**Excerpt**
NAACL 2025 invites the submission of long and short papers featuring substantial, original, and unpublished research in all aspects of Computational Linguistics and Natural Language Processing. NAACL 2025 has a goal of a diverse technical program—in addition to traditional research results, papers may contribute negative findings, survey an area, announce the creation of a new resource, argue a position, report novel linguistic insights derived using existing computational techniques, and reproduce, or fail to reproduce, previous results.

As in recent years, some of the presentations at the conference will be of papers accepted by the Transactions of the ACL (TACL) and the Computational Linguistics (CL) journals.

**Required work**
(a) Repeat the NAACL 2025 call for papers from "NAACL 2025 invites" up to and including "reproduce, previous results.".
(b) According to the NAACL 2025 call for papers, papers accepted by which journals will be among the presentations at the conference?
(c) Besides traditional research results, what contributions may papers make under the NAACL 2025 call for papers? List all of them.
The listing is separate material with no connection to the NAACL 2025 call for papers.

**Recorded information**
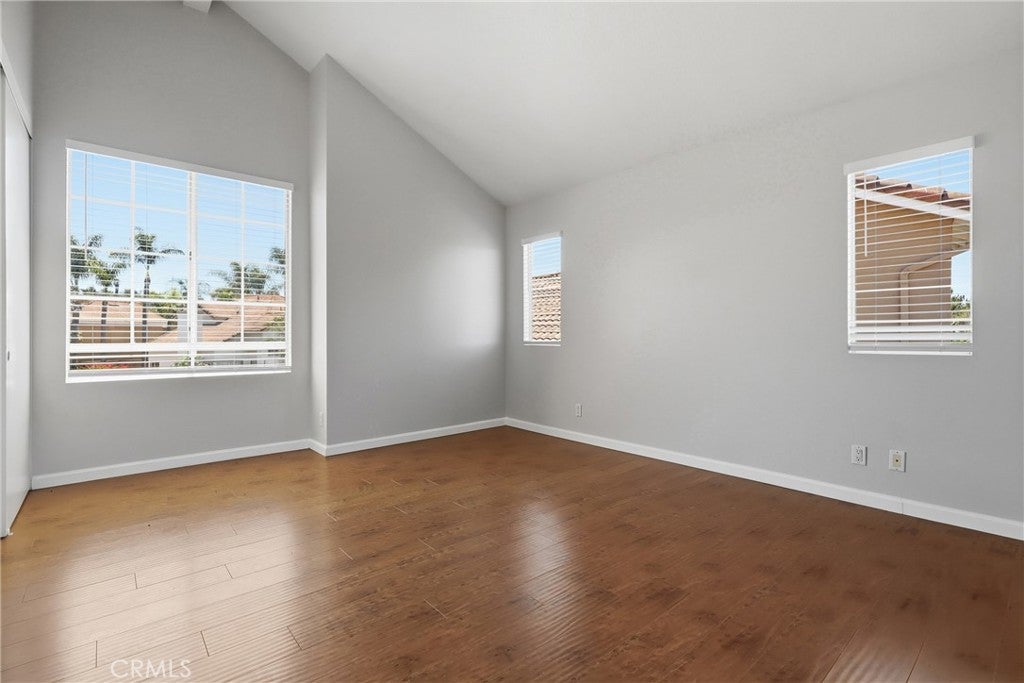 24841 Via Verde, Laguna Niguel CA 92677 - Photo 10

**Solution list**
(a)
NAACL 2025 invites the submission of long and short papers featuring substantial, original, and unpublished research in all aspects of Computational Linguistics and Natural Language Processing. NAACL 2025 has a goal of a diverse technical program—in addition to traditional research results, papers may contribute negative findings, survey an area, announce the creation of a new resource, argue a position, report novel linguistic insights derived using existing computational techniques, and reproduce, or fail to reproduce, previous results.

(b) Transactions of the ACL (TACL) and Computational Linguistics (CL).

(c)
- Contribute negative findings
- Survey an area
- Announce the creation of a new resource
- Argue a position
- Report novel linguistic insights derived using existing computational techniques
- Reproduce, or fail to reproduce, previous results